Jest ich wielu.
Zapewne kilka milionów. Są głosicielami i wyznawcami symetrii, według której
nie ma większej różnicy między PiS a innymi partiami. Jeśli już, to taka,
że PiS próbuje wreszcie coś zrobić. A rzekome zagrożenie demokracji to
zawracanie głowy. PiS uwielbia symetrystów.
Polityczny symetryzm, jaki się w Polsce teraz masowo objawia, zasadza się na
następującym myśleniu: PiS nie robi specjalnie niczego innego, niż robiła
Platforma, obie partie są siebie warte. Bo PO też majstrowała przy wyborach
sędziów do Trybunału Konstytucyjnego, też ma na swoim koncie różne afery i
kompromitacje, także psuła państwo i uprawiała trywialne partyjniactwo.
Zawłaszczała, przejmowała i
wstawiała swoich ludzi do spółek Skarbu Państwa. Tak jak PiS.
Charakterystyczne, że takie zrównanie w błędach i przywarach zawsze jakoś wychodzi
na niekorzyść dawnej władzy, bo Platforma dla symetrystów jest już na zawsze
nie do przyjęcia, a PiS wciąż ma kredyt.
Winy Platformy, odpowiednio
udramatyzowane i nieustannie przywoływane, są ustawiane przy ekscesach PiS i
następuje ich równoważenie. Ot, po prostu
- nowi ludzie, inny styl i sznyt. Nie ma więc powodu, aby traktować partię
Kaczyńskiego jako twór jakościowo odmienny od pozostałych ugrupowań. A jeśli
tak, to pojawia się pozornie logiczna pokusa, by partię Jarosława Kaczyńskiego,
jego rząd i prezydenta oceniać niejako regulaminowo, pozytywnie tam, gdzie się
należy, negatywnie tam, gdzie się też należy. Powiedzmy, plus za 500 zł na
dziecko, mimo jakichś uwag i zastrzeżeń, no, w porządku. Plus znowu, powiedzmy,
za Morawieckiego i Streżyńską. I tak dalej. W takiej ocenie władza PiS
banalnieje. A to, co złowrogie i jednak swoiście „autorskie”, czyli np. łamanie
konstytucji, atak na sądy, media, służbę cywilną, nabiera charakteru
sektorowego, taki wypadek przy pracy, który się zdarza, jak chce się coś
zrobić. Symetryści postrzegają elementy rzeczywistości oddzielnie, potrafią
wyłączyć jeden segment i podziwiać inny. Nie ma tu hierarchii ważności.
----------------------------------------
## Cel ćwiczenia
Przepisz wiernie fragment tekstu o symetryzmie politycznym od słów „Polityczny symetryzm, jaki” aż do słów „wciąż ma kredyt.”. Materiał zamieszczony dalej pochodzi z innego źródła niż tekst o symetryzmie politycznym.

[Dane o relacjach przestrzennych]
----------------------------------------
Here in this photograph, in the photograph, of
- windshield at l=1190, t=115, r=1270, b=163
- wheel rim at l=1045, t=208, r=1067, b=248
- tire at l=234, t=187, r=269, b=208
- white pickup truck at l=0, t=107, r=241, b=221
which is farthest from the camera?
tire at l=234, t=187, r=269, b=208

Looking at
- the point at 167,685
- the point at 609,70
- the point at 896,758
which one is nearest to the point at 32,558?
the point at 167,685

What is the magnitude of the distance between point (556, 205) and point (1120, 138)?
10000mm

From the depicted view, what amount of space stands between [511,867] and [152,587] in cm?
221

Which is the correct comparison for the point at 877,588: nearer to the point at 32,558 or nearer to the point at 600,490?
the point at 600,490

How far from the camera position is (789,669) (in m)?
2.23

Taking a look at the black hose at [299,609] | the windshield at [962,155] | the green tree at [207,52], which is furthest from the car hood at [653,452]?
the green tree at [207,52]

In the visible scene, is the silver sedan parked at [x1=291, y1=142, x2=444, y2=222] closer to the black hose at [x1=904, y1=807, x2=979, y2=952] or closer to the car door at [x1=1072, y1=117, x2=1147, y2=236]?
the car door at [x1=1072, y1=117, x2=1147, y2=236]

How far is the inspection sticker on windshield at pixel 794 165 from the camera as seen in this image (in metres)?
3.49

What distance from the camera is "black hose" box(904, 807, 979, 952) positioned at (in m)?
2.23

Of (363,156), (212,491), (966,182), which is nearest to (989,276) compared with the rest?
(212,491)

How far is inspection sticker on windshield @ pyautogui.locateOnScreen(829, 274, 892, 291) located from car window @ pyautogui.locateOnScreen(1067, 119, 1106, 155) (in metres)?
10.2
----------------------------------------
## Odpowiedź
Polityczny symetryzm, jaki się w Polsce teraz masowo objawia, zasadza się na
następującym myśleniu: PiS nie robi specjalnie niczego innego, niż robiła
Platforma, obie partie są siebie warte. Bo PO też majstrowała przy wyborach
sędziów do Trybunału Konstytucyjnego, też ma na swoim koncie różne afery i
kompromitacje, także psuła państwo i uprawiała trywialne partyjniactwo.
Zawłaszczała, przejmowała i
wstawiała swoich ludzi do spółek Skarbu Państwa. Tak jak PiS.
Charakterystyczne, że takie zrównanie w błędach i przywarach zawsze jakoś wychodzi
na niekorzyść dawnej władzy, bo Platforma dla symetrystów jest już na zawsze
nie do przyjęcia, a PiS wciąż ma kredyt.